- Extract to read:
Mission San Cosme y Damián de Tucsón (), originally known as Mission San Agustín del Tucson (), was a Spanish mission located in present-day Tucson, Pima County, Arizona. It was established in 1692 by Jesuit missionary Eusebio Francisco Kino as a visita, or "visiting chapel", of the nearby Mission San Xavier del Bac. Today, almost nothing remains of the original complex.

Location
The mission was located along the western bank of the Santa Cruz River, at the base of Sentinel Peak or "A" Mountain. The Sobaipuri village of Chuk Shon, meaning "at the foot of the black mountain", was located nearby.

History

The mission would be built, near the Sobaipuri village of Chuk Shon which Padre Eusebio Francisco Kino named San Cosmé del Tucson.  Here  Father Kino established a visita, or "visiting chapel", of Mission San Xavier del Bac in 1692.  In 1768 the visita was expanded, fortified and renamed Mission San Agustín del Tucson by the Franciscans who had just replaced the Jesuits in the Missions.  This was soon followed by the establishment of a Presidio San Augustin del Tucson in 1776 on the east side of the Santa Cruz River. The pueblo of Tucson grew up near the Presido along the river.

- Written exercise: Copy out the passage above about the mission in Tucson in full, word for word.

- Entries shown:
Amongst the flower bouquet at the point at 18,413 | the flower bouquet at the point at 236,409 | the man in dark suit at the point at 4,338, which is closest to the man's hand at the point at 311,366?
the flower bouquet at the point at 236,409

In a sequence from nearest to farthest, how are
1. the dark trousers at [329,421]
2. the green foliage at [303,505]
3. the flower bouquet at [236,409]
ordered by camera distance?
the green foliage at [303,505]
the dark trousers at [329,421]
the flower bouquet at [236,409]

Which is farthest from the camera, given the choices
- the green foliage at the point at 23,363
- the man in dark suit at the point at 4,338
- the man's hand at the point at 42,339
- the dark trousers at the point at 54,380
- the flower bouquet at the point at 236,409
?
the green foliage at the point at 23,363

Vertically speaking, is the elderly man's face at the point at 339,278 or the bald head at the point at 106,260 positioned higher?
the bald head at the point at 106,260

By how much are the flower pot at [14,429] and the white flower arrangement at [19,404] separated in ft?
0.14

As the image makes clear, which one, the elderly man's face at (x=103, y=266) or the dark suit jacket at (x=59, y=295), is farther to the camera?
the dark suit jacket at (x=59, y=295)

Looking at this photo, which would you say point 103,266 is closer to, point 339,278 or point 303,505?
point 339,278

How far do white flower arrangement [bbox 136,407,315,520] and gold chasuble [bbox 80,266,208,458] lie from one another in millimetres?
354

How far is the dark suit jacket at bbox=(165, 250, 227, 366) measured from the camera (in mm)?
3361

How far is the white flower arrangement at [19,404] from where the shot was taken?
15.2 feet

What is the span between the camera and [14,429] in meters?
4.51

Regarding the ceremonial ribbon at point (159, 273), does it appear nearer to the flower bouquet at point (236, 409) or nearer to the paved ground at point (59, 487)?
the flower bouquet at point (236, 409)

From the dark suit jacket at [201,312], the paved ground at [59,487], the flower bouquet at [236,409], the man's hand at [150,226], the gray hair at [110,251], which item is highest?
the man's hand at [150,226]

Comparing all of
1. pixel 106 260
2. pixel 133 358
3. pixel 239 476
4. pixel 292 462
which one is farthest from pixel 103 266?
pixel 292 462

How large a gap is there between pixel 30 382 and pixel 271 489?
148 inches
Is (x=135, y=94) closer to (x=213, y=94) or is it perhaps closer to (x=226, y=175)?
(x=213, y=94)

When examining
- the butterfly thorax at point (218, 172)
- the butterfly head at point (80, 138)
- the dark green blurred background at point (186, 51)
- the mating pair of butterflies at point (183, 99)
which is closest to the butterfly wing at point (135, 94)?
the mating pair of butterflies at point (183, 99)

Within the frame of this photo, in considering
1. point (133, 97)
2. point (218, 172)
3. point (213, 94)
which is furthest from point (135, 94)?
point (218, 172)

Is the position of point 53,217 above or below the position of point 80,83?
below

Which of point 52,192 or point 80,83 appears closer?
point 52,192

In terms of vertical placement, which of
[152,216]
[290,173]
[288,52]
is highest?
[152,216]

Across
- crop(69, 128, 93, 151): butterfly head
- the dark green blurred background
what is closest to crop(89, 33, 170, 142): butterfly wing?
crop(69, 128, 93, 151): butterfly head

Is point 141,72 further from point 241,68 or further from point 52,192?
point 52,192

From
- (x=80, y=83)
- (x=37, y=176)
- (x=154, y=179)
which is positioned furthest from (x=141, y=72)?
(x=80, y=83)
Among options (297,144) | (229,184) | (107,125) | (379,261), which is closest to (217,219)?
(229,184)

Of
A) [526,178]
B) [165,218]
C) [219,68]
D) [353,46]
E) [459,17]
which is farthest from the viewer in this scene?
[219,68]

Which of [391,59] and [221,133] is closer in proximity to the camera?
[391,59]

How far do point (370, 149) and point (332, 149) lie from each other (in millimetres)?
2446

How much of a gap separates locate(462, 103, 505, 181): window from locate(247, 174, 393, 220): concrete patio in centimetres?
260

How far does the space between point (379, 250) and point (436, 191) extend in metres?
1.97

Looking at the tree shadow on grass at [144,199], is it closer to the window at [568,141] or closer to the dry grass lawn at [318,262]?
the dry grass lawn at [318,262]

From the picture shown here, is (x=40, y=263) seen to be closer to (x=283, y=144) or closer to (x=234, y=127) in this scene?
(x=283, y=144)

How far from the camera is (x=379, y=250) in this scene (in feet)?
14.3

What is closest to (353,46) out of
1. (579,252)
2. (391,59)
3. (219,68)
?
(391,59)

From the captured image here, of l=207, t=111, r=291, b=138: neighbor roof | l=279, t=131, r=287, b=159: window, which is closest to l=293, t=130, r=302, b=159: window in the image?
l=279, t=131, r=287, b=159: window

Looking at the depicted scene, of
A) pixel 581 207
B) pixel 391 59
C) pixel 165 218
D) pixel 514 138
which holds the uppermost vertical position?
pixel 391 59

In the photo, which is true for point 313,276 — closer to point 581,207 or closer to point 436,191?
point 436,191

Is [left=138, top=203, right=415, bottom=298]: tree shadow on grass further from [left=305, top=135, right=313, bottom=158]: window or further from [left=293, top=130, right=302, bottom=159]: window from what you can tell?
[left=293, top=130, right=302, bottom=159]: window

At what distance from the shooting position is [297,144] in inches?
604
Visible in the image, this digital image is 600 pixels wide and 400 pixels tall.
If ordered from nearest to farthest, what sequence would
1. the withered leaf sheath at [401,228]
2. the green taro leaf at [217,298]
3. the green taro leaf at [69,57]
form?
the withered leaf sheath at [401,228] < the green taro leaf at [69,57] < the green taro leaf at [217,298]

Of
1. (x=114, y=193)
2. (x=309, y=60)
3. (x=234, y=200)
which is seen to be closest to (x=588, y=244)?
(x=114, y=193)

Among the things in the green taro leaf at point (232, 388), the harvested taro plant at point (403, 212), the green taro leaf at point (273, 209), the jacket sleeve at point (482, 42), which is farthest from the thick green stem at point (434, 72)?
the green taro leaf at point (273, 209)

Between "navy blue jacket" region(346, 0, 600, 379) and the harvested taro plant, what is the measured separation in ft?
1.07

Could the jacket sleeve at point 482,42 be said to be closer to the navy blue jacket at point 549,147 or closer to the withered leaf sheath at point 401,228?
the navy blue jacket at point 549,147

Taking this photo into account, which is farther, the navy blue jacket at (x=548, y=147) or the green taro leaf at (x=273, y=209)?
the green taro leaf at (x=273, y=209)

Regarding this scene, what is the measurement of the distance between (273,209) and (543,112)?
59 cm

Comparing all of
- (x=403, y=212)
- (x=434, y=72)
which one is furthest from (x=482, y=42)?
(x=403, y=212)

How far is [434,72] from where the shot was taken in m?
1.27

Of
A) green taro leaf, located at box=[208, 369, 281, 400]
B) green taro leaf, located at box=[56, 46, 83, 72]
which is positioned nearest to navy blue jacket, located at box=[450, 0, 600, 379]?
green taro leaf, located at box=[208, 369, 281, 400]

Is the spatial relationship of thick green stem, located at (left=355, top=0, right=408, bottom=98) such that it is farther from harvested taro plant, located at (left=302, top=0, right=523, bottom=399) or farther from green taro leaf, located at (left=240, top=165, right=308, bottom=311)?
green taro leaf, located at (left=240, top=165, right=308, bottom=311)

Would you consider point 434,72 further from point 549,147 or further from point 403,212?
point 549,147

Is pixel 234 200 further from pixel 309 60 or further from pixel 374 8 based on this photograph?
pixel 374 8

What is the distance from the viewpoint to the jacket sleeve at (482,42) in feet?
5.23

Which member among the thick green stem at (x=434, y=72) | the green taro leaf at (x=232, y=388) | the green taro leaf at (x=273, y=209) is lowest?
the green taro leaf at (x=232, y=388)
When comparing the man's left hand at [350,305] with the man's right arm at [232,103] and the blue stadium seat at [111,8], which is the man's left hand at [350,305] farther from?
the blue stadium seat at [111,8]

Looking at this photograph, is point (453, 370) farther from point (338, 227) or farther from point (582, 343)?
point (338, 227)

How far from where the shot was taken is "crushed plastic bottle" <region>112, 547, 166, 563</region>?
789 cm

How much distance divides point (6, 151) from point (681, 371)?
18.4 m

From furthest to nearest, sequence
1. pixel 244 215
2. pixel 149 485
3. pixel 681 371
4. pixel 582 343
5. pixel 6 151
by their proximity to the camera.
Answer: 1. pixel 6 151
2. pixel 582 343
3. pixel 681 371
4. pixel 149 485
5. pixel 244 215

- Correct response:
Mission San Cosme y Damián de Tucsón (), originally known as Mission San Agustín del Tucson (), was a Spanish mission located in present-day Tucson, Pima County, Arizona. It was established in 1692 by Jesuit missionary Eusebio Francisco Kino as a visita, or "visiting chapel", of the nearby Mission San Xavier del Bac. Today, almost nothing remains of the original complex.

Location
The mission was located along the western bank of the Santa Cruz River, at the base of Sentinel Peak or "A" Mountain. The Sobaipuri village of Chuk Shon, meaning "at the foot of the black mountain", was located nearby.

History

The mission would be built, near the Sobaipuri village of Chuk Shon which Padre Eusebio Francisco Kino named San Cosmé del Tucson.  Here  Father Kino established a visita, or "visiting chapel", of Mission San Xavier del Bac in 1692.  In 1768 the visita was expanded, fortified and renamed Mission San Agustín del Tucson by the Franciscans who had just replaced the Jesuits in the Missions.  This was soon followed by the establishment of a Presidio San Augustin del Tucson in 1776 on the east side of the Santa Cruz River. The pueblo of Tucson grew up near the Presido along the river.